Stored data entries
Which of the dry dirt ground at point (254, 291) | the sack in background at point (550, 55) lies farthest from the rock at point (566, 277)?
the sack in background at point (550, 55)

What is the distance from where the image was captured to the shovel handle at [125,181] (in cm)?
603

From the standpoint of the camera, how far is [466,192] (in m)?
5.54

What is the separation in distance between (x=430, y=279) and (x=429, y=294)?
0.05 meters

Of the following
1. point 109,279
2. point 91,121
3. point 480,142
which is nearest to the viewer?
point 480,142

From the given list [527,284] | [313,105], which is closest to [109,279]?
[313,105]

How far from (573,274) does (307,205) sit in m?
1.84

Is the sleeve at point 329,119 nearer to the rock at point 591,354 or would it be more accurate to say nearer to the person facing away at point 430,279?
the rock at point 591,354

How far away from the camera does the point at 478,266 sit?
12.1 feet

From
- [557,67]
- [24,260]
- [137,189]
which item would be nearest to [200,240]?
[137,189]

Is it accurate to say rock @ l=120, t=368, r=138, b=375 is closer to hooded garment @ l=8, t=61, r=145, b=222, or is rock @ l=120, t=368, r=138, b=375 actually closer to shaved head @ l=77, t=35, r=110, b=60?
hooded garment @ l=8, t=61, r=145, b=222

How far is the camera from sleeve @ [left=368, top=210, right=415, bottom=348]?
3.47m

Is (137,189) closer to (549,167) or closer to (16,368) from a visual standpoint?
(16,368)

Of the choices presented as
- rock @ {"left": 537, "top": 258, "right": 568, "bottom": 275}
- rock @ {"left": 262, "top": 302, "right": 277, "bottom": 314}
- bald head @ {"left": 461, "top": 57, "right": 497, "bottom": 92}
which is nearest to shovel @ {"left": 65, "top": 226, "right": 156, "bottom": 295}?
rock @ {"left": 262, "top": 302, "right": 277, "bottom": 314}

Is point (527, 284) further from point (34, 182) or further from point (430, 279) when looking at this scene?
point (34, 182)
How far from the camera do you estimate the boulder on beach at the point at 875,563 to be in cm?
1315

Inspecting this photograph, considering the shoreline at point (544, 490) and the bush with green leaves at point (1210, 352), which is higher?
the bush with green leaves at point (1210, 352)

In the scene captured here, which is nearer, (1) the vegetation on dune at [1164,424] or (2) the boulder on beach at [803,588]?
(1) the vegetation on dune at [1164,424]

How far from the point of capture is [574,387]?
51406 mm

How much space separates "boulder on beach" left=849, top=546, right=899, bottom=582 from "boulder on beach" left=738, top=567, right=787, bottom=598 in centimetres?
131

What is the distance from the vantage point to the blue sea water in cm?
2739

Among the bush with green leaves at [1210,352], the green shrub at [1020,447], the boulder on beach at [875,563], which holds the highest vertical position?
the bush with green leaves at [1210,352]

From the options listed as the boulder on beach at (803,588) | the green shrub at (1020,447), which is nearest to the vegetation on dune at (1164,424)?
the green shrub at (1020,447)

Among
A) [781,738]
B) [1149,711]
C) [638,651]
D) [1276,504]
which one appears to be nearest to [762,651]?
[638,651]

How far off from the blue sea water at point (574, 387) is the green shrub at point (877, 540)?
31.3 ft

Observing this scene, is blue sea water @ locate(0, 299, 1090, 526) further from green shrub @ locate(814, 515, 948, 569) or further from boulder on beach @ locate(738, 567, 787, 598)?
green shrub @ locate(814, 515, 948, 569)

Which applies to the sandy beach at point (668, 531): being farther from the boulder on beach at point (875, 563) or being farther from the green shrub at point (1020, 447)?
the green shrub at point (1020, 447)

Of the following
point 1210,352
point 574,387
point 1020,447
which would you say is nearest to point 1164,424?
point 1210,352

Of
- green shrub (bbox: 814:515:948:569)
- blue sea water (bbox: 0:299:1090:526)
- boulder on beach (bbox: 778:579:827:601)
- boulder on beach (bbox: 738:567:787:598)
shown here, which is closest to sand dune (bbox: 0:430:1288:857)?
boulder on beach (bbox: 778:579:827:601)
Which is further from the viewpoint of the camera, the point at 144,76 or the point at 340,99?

* WRITTEN REQUEST: From the listing above, reproduce all the lines exactly.

* RESPONSE FOR THIS EXERCISE:
Which of the dry dirt ground at point (254, 291) | the sack in background at point (550, 55) lies farthest from the rock at point (566, 277)?
the sack in background at point (550, 55)

What is the distance from where the image was captured to the shovel handle at [125,181] (in cm)?
603

From the standpoint of the camera, how far is [466,192] (in m)?
5.54

What is the separation in distance between (x=430, y=279) and (x=429, y=294)?
0.05 meters

Of the following
1. point 109,279
2. point 91,121
3. point 480,142
which is nearest to the viewer?
point 480,142

From the given list [527,284] | [313,105], which is closest to [109,279]?
[313,105]

How far from (573,274) does (307,205) sit in m?
1.84

Is the sleeve at point 329,119 nearer to the rock at point 591,354 or would it be more accurate to say nearer to the person facing away at point 430,279?
the rock at point 591,354

How far away from the camera does the point at 478,266 sit?
12.1 feet

From
- [557,67]
- [24,260]
- [137,189]
which item would be nearest to [200,240]?
[137,189]

Is it accurate to say rock @ l=120, t=368, r=138, b=375 is closer to hooded garment @ l=8, t=61, r=145, b=222, or is rock @ l=120, t=368, r=138, b=375 actually closer to shaved head @ l=77, t=35, r=110, b=60?
hooded garment @ l=8, t=61, r=145, b=222

How far is the camera from sleeve @ [left=368, top=210, right=415, bottom=348]?
3.47m

Is (137,189) closer to (549,167) or closer to (16,368) from a visual standpoint?
(16,368)

Of the choices presented as
- rock @ {"left": 537, "top": 258, "right": 568, "bottom": 275}
- rock @ {"left": 262, "top": 302, "right": 277, "bottom": 314}
- bald head @ {"left": 461, "top": 57, "right": 497, "bottom": 92}
which is nearest to shovel @ {"left": 65, "top": 226, "right": 156, "bottom": 295}?
rock @ {"left": 262, "top": 302, "right": 277, "bottom": 314}

Is point (527, 284) further from point (34, 182) or further from point (430, 279) when looking at this scene?
point (34, 182)
How far from the camera do you estimate the boulder on beach at the point at 875,563 to be in cm?
1315

Inspecting this photograph, considering the shoreline at point (544, 490) and the bush with green leaves at point (1210, 352), which is higher?
the bush with green leaves at point (1210, 352)

In the scene captured here, which is nearer, (1) the vegetation on dune at [1164,424] or (2) the boulder on beach at [803,588]?
(1) the vegetation on dune at [1164,424]

How far from the point of capture is [574,387]?
51406 mm

How much space separates "boulder on beach" left=849, top=546, right=899, bottom=582 from "boulder on beach" left=738, top=567, right=787, bottom=598 in centimetres?
131

What is the distance from the vantage point to the blue sea water in cm?
2739

Among the bush with green leaves at [1210,352], the green shrub at [1020,447], the boulder on beach at [875,563], which holds the highest vertical position?
the bush with green leaves at [1210,352]

From the options listed as the boulder on beach at (803,588) | the green shrub at (1020,447), which is nearest to the vegetation on dune at (1164,424)?
the green shrub at (1020,447)

Among
A) [781,738]
B) [1149,711]
C) [638,651]
D) [1276,504]
which one appears to be nearest to [762,651]?
[638,651]

How far off from the blue sea water at point (574, 387) is the green shrub at point (877, 540)?
31.3 ft

Observing this scene, is blue sea water @ locate(0, 299, 1090, 526) further from green shrub @ locate(814, 515, 948, 569) or further from boulder on beach @ locate(738, 567, 787, 598)?
green shrub @ locate(814, 515, 948, 569)

Which applies to the sandy beach at point (668, 531): being farther from the boulder on beach at point (875, 563) or being farther from the green shrub at point (1020, 447)?
the green shrub at point (1020, 447)

Of the following
point 1210,352
point 574,387
point 1020,447
which would you say is nearest to point 1164,424?
point 1210,352

Of
- green shrub (bbox: 814:515:948:569)
- blue sea water (bbox: 0:299:1090:526)
- boulder on beach (bbox: 778:579:827:601)
- boulder on beach (bbox: 738:567:787:598)
shown here, which is closest to sand dune (bbox: 0:430:1288:857)?
boulder on beach (bbox: 778:579:827:601)
Which is further from the viewpoint of the camera, the point at 144,76 or the point at 340,99?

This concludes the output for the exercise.